Davy was lucky to be alive. (If that was still the preferred state.) He had the hunch something
big
– millennial palpitation, Zoa shifting – was going down in Vat City. He was set on penetrating the outer defences of the Isle of Doges, to find out what that monster was; to witness the shape of the thing, and if necessary – if that is what it cost – to celebrate his martyrdom at a time of his own choosing. He decided to go in as a civilian, a tourist.
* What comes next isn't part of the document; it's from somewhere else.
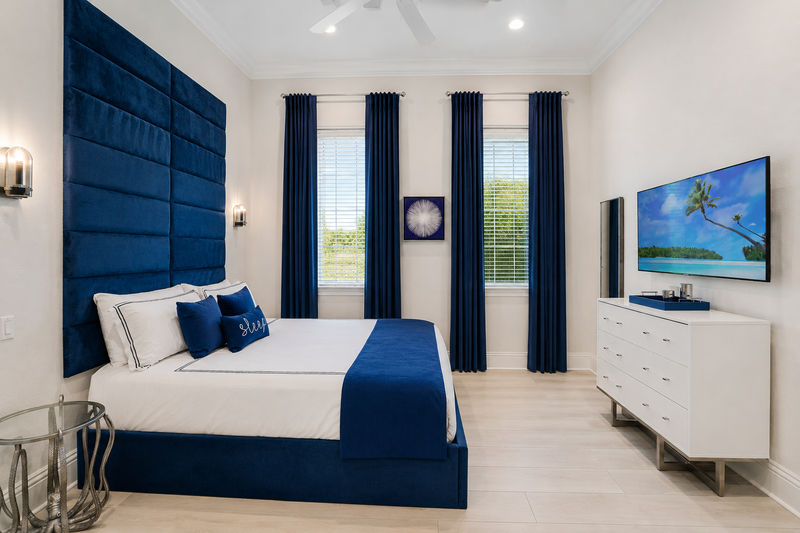 Suite # 4. A first-floor king sized bedroom with double doors and TV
He bought his rail ticket with the regular flock of bead-worrying, St Vincent de Paul-shepherded, halt and lame at Bow Church.

The unpiloted observation truck floated down its fairground track, guided by the hand of the saints, who offered a fine scenic view of Imar O'Hagan's Ridgeway terminal, his earth mounds and hill systems, and beyond that – the deleted catalogue of housing ‘solutions': vertical graveyards, glass jars stacked with dishonoured ancestors. Potential pilgrims (at Devons Road, All Saints, and Poplar) were scanned by spies in bullet-proof booths, who rang their suspicions down the line to the border post, which utilized the bankrupt Billingsgate Market. These chilled fish-packing sheds were conveniently, and economically, lit by the vaporous glow of radon daughters, fluorescent waste products with a half-life of a thousand years.